DNA consists of two long negatively charged chains that hold together even though they repel each other. This is made possible by what is known as stacking interactions and base pairing. Michal Hocek and his colleagues advanced the known limits when they modified DNA by adding an extra negative charge to each letter of the genetic code. This doubled the repulsive forces, yet the DNA double helix remained stable. They also found that such modified DNA not only holds together but that it can also be synthesized or replicated and sequenced using the enzyme DNA polymerase.
"Think of DNA as a scaffold on which you can attach various chemical compounds with different functions. These are small molecules, such as side chains of amino acids, which occur naturally only in peptides and proteins. In current medicine, we are able to use these molecules only to a relatively limited extent. The reason is that they are markedly unstable and get decomposed rapidly when inside an organism. One solution to this would be a stable skeleton to which they could be firmly attached. And DNA could be just such a base structure in the future," says Prof. Michal Hocek.

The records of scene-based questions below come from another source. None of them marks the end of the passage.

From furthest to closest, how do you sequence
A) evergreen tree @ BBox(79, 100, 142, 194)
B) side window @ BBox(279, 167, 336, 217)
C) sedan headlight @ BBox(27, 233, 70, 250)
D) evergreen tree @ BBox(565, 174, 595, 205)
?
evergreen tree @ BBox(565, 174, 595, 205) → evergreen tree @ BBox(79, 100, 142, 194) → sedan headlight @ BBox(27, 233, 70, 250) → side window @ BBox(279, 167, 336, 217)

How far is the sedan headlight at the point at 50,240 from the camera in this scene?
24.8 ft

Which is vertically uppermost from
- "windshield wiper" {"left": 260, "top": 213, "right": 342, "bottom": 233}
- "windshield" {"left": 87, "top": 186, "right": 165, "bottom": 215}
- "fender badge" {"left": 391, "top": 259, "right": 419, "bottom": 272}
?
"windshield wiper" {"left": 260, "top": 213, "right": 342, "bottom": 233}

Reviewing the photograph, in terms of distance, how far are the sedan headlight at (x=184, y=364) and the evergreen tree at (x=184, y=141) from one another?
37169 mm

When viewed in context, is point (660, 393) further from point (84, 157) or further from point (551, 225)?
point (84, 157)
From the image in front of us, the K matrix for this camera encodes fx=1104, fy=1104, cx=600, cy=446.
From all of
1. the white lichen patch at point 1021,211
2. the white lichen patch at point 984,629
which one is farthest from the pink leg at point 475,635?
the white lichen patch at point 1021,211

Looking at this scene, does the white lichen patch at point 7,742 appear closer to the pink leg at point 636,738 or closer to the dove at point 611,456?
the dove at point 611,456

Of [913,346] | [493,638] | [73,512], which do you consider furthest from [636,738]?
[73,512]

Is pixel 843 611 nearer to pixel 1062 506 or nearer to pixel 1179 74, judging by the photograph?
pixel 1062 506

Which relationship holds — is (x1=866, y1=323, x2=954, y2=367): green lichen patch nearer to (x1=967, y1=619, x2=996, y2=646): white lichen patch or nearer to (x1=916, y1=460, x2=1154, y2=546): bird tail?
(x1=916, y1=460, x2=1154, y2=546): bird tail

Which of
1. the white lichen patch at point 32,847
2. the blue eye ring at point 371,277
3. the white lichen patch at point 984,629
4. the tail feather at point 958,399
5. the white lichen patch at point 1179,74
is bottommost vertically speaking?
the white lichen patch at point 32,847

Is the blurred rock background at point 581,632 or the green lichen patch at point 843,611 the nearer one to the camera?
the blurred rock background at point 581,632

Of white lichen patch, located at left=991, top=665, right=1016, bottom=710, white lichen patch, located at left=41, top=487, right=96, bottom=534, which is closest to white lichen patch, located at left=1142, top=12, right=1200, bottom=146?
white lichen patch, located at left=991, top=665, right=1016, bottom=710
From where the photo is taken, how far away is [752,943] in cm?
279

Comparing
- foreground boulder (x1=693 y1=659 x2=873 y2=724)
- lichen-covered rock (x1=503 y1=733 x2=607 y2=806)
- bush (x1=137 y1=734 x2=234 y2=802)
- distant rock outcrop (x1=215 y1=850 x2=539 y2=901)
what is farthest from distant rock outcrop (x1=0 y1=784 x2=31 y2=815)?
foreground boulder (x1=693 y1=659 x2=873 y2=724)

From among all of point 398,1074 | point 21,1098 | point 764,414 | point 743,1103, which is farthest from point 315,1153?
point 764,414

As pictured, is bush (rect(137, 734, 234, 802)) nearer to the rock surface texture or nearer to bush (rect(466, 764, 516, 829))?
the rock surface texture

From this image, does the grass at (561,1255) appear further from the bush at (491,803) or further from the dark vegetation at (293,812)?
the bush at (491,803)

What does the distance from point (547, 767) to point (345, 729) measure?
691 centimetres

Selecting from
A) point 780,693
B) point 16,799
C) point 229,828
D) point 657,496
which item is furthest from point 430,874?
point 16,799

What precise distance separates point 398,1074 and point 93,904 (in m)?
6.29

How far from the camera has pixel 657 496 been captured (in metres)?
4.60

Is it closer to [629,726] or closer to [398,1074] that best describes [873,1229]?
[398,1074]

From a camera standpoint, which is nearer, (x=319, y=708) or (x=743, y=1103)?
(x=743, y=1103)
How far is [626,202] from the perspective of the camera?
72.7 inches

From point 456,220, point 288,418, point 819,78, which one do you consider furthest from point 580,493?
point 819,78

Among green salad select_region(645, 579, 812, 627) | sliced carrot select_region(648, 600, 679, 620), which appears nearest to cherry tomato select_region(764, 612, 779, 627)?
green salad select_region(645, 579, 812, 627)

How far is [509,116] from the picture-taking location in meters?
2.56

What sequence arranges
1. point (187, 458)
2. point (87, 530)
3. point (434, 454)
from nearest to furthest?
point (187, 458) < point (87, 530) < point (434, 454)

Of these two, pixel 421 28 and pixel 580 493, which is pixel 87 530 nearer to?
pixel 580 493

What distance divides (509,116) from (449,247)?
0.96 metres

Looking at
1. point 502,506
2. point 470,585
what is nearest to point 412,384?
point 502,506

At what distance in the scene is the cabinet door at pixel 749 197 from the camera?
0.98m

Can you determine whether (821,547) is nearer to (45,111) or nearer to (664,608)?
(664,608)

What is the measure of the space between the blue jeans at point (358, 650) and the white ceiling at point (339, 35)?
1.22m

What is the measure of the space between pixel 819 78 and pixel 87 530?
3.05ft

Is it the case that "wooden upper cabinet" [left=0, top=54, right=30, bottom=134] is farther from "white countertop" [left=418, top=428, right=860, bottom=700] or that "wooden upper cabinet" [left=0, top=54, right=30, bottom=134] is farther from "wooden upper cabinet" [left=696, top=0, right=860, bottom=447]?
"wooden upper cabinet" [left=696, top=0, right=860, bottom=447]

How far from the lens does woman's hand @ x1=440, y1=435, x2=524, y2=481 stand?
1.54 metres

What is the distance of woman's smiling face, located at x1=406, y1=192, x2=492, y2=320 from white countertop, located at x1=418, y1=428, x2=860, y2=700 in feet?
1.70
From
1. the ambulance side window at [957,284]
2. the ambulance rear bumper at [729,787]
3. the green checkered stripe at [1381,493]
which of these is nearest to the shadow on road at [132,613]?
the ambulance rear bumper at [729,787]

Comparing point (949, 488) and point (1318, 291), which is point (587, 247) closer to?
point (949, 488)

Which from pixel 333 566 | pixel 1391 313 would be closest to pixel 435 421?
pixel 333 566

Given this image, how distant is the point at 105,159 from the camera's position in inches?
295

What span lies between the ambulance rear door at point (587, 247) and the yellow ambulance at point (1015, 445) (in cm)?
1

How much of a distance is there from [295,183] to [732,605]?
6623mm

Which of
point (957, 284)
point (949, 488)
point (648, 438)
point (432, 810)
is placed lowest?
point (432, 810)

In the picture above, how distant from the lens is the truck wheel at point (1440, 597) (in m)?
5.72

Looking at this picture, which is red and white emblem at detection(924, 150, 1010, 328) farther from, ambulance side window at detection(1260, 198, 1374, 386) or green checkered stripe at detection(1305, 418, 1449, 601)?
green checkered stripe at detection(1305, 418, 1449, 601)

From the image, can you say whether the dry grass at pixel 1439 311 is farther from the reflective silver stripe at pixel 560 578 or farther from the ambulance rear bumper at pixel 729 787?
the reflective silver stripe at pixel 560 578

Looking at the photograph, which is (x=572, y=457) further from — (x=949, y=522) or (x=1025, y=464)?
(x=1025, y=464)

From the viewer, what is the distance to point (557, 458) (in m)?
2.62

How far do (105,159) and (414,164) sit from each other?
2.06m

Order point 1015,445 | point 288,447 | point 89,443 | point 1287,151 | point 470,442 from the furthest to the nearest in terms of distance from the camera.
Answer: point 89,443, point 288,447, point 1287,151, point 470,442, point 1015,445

The aim of this research carried out at IOCB Prague is to create DNA molecules that will mimic other chemical compounds. This would enable us to leverage the medicinal potential of certain biomolecules that are difficult to retain in the body. Examples of such biomolecules are the already mentioned peptides or proteins.
The Hocek group has already made significant progress, although research in this direction is at its beginning worldwide. The team has, for example, succeeded at developing a novel modified aptamer, which is a short DNA sequence that can bind to a specific target molecule, most frequently a protein. Aptamers have similar properties to antibodies, but they are much more stable. For this reason, aptamers can potentially replace antibodies employed in medicine. However, the number of approved therapeutic aptamers globally can still be counted on the fingers of one hand.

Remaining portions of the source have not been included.